Scandinavia is different. Some of that difference is stuff you knew about. There are a lot of tall, blond, blue-eyed people. There is a lot of water. They have social welfare states where no one (more or less) is hungry, or homeless; where there is free public education, and free public health care, and the elderly are provided for in the appropriate setting (home, assisted living, nursing home) for their needs. The people are nice, and they are prosperous. There actually is some social cohesion. It is cold, I am told, in the winter, but we were there in August, and it was nice – warm and sunny but not hot (we were told it was cold and rainy in June and July). When we were there, of course, we learned more – some of it necessarily anecdotal, based upon the people we talked to, some of it related to the individual places we were and the things that we saw.

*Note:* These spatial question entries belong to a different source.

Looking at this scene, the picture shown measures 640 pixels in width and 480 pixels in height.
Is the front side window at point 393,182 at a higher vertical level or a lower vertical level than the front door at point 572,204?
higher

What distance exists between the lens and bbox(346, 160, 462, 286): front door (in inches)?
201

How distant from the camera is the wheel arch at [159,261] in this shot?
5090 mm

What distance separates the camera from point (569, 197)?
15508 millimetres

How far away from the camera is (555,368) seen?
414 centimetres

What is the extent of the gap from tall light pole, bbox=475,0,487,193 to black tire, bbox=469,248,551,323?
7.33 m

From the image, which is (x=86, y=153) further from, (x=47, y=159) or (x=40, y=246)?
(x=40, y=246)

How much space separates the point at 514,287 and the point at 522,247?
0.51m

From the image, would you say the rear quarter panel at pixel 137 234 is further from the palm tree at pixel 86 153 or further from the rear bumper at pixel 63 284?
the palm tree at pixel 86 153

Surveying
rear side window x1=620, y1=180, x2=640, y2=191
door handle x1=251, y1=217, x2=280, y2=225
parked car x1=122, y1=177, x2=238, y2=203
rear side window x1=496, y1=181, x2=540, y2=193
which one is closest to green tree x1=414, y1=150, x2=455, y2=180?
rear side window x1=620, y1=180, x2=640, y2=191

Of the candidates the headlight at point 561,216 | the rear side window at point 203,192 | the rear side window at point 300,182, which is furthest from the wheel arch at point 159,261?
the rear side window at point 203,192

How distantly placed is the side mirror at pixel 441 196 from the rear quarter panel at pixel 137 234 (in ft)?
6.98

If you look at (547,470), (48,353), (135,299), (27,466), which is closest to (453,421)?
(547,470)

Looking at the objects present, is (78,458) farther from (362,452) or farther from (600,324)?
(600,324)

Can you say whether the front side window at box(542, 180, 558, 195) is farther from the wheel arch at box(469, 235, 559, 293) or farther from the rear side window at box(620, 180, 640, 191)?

One thing is that there are difference among the 3 countries we visited, Denmark, Norway and Sweden. They all have a lot of water and they all have a lot of tall blond people and their languages all sound (to the American ear) a lot the same and they all, as far as I can tell, speak English, which is good since I understand virtually none of what they say in their languages, except “tak” (or “takk” in Norwegian), which means thank you. Even in the few cases where I can understand a written word, I can't the spoken; on the way from Copenhagen, to Odense, the conductor asked if we were headed to "OON-seh". “No,” I said, “O-dense”. “OON-seh,” he replied. We spent the most time in Denmark, and went to the most different places. The first couple of days, in the beautiful city of Copenhagen, might have been more fun minus the jet lag, but we got to visit (on the first afternoon!) the Jewish Museum (I’ve written earlier about “Denmark and the Jews”, August 23, 2015) and took a canal boat tour around to get our bearings. Tivoli Gardens was a great disappointment; right by the train station it is not the lovely garden I envisioned, but a rather small amusement park. The next day museums were open and we saw the Glyphotekhet art museum (funded by the owner of Carlsberg) and walked the Stroget and saw the university and a few lovely churches. And walked in Christenhavn, and in the neighborhood of Christiana, with hippies and open drug dealing. There are signs indicating no photography, apparently somewhat enforced (a guy came up and asked me if I’d taken a picture of the area, which I denied; “we’re drug dealers here, man”), and also a bit ridiculous since if the police had any interest in identifying or arresting them, they could just go there, not try to find a tourist’s photographs!
We spent much of a day in Svendborg, on the southern end of the island of Funen (located between the island of Zeeland on which Copenhagen is situated and the mainland, Jutland), where Odense is the largest city, hosted by Allan and Elisabeth Pelch, and then took the ferry to the island of Aero. Thanks to Rick Steves for recommending this; it was an incredible place to spend two nights and a day, kind of the best of Nantucket or Martha’s Vineyard with a whole lot fewer people and a whole lot older houses. Incredible to bike around the island, and to spend time in the main town, Aeroskobing. Then, with trains, planes, and automobiles (OK, no planes or automobiles, but two ferries and two trains and a bus) we went from Aeroskobing through Svendborg and Odense and Copenhagen to Oslo, Norway, the last part on a 16-hour ferry. Since you have to get there somehow, and have to stay in a hotel every night, this was a great deal; super smorgasbord buffets, and wonderful views coming in through the Oslo fjord.